A intoxicação do rio, um dos maiores do país, não é de hoje. Desde os anos 1980, de acordo Jennings, vários estudos já comprovavam uma quantidade mercurial acima do permitido pela OMS na população ribeirinha. No entanto, a identificação dos casos de intoxicação é difícil pela falta de preparo das equipes de saúde e também pelos poucos estudos clínicos.

“Muitas vezes as pessoas, médicos e enfermagem, podem relacionar esses sintomas de alteração de concentração, de memória, de raciocínio etc. à coisas triviais do dia a dia como ansiedade, depressão, e, principalmente, na Amazônia, ‘é porque é índio, não quer estudar, não se concentra porque é ribeirinho, não tem inteligência’. Essas pessoas podem estar passando por esses problemas e não estarem sendo diagnosticadas”, lamenta.

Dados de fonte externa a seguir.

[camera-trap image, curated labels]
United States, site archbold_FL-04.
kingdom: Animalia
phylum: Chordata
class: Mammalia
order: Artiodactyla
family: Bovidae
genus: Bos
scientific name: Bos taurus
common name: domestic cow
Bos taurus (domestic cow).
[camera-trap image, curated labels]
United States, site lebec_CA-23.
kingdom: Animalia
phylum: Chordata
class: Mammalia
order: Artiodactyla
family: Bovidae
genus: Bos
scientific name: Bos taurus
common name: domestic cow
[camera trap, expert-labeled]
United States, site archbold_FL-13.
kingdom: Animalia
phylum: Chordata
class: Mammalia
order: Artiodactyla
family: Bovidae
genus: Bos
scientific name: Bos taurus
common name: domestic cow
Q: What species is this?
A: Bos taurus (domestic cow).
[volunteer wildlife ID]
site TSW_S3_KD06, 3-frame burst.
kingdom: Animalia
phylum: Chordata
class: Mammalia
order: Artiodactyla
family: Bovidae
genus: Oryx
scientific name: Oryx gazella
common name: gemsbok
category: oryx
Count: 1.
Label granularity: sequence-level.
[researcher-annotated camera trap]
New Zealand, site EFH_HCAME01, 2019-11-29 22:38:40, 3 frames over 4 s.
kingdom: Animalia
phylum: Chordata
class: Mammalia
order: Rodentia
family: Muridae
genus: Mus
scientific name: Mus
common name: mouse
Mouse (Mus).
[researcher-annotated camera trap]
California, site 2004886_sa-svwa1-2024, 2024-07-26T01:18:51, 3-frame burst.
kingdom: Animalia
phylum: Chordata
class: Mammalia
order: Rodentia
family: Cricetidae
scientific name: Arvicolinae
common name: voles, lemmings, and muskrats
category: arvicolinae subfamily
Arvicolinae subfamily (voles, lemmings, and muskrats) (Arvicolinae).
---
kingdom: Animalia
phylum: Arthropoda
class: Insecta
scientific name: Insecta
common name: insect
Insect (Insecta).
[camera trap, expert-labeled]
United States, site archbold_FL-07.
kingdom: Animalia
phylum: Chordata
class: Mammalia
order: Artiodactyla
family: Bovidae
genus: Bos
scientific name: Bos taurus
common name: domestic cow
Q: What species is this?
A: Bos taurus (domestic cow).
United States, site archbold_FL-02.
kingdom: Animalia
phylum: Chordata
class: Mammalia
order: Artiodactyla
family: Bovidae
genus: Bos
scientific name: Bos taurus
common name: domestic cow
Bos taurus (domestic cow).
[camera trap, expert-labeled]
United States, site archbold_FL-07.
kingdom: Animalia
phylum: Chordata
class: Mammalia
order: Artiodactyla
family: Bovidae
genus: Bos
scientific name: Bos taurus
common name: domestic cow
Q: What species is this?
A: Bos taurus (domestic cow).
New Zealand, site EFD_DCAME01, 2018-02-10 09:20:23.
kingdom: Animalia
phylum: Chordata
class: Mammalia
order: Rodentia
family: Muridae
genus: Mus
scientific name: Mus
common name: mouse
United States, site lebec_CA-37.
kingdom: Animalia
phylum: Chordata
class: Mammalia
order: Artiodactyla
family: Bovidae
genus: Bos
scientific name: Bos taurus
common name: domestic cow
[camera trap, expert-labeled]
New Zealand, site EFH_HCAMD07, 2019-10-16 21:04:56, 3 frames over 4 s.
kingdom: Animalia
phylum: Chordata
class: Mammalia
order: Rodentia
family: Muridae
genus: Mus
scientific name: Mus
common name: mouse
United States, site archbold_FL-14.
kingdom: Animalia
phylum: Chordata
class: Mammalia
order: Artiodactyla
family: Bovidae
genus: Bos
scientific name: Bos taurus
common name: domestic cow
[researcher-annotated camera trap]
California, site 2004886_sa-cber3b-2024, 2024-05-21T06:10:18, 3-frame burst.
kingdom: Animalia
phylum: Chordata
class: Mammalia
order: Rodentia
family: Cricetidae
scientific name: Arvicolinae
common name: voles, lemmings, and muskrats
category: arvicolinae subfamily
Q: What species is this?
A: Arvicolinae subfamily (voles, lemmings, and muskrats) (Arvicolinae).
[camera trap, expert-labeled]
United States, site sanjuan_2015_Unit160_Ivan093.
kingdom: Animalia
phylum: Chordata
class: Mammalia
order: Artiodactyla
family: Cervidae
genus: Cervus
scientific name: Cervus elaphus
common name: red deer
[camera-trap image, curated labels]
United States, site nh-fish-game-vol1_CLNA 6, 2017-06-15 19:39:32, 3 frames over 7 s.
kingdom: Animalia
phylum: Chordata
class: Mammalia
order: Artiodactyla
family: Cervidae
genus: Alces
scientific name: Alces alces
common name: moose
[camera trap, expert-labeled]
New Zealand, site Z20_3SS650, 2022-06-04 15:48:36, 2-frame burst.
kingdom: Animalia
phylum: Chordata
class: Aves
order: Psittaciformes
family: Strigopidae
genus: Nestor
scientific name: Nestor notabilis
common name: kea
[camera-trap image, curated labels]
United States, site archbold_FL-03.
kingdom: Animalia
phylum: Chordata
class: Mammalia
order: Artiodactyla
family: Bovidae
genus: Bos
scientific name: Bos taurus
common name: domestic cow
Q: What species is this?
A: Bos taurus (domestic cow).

O doutor explica que a intoxicação por metilmercúrio é lenta e se apresenta clinicamente de forma sorrateira. Alteração de equilíbrio, coordenação e algumas dormências pelo corpo são os principais sintomas, que podem durar anos até virem outros mais graves como convulsões, rigidez, declínio grave da memória e da capacidade de raciocínio. Ele também informa que a intoxicação mercurial é irreversível e não tem cura.

Adoecimento

Entre as suspeitas de intoxicação, está o dramático exemplo do pesquisador Cássio Freire Beda. Atualmente, ele se encontra em estágio avançado da chamada Doença de Minamata, que o priva dos movimentos totais do corpo e deixa sua fala prejudicada. Beda está em São Paulo aos cuidados totais da mãe, dona Adenil.

Ela conta que o filho esteve na cidade de Itaituba em 2016 junto aos Mundurukus para desenvolver projetos com as comunidades ribeirinhas. O alto consumo de peixe proveniente do Tapajós contaminado é a principal suspeita de gatilho da doença, que começou a se manifestar logo depois da sua estada na região e evoluiu para a forma grave em menos de três anos.

A Doença de Minamata é um dos distúrbios causados pelo mercúrio no corpo humano. O nome faz referência ao episódio de intoxicação ocorrido no Japão na cidade de Minamata na década de 50, onde a população local adoeceu gravemente após consumir peixe contaminado por dejetos de uma indústria.

Perspectivas

Jennings relata que a incidência de crianças com atraso no desenvolvimento psiconeuromotor em aldeias do povo Munduruku no Tapajós é alta. No entanto, uma das razões que Alessandra Muduruku atribui ao fato de a população ribeirinha não desenvolver doenças de forma grave e aguda, como é o caso do pesquisador Cássio, é a presença da castanha do Pará na dieta da região Amazônica. A semente tem selênio em sua composição, indicado em estudos como fator protetor. A ingestão da castanha acaba sendo um dos métodos de enfrentamento encontrado pelo povo Munduruku, que tem no peixe do Tapajós sua principal fonte de alimento.

“A gente sabe que a gente está doente, a gente sabe que a gente tem índice de mercúrio dentro do corpo. Mas é a única fonte que nós temos, a gente não pode deixar de comer o peixe porque está com mercúrio. Se fosse assim, todo mundo ia morrer de fome porque a maioria depende do rio, depende do peixe para sobreviver”, desabafa Alessandra.

Em relação à atividade garimpeira, André Alamino, do ICMBio, explica que os garimpos são permitidos dentro de Áreas de Proteção Ambiental (APAs), desde que de forma sustentável e regulamentada. No entanto, o cumprimento desta normativa é uma questão complexa e vai além da fiscalização e fechamento dos garimpos ilegais, já que as atividades acabam girando a economia das pequenas cidades no entorno, esquecidas pelo poder público.

“Se nessas regiões você tem uma ausência do Estado, não tem serviços de segurança, saúde, educação bem implementados, você não tem processo produtivo para gerar alternativa, você estimula a população a participar disso”, diz.

Outra dificuldade apontada por Alamino é a falta de aprofundamento nas investigações. Ele explica que muitas vezes são usados “laranjas” nas atividades garimpeiras, tornando difícil o trabalho e punição dos verdadeiros responsáveis e financiadores do garimpo ilegal de ouro no Tapajós.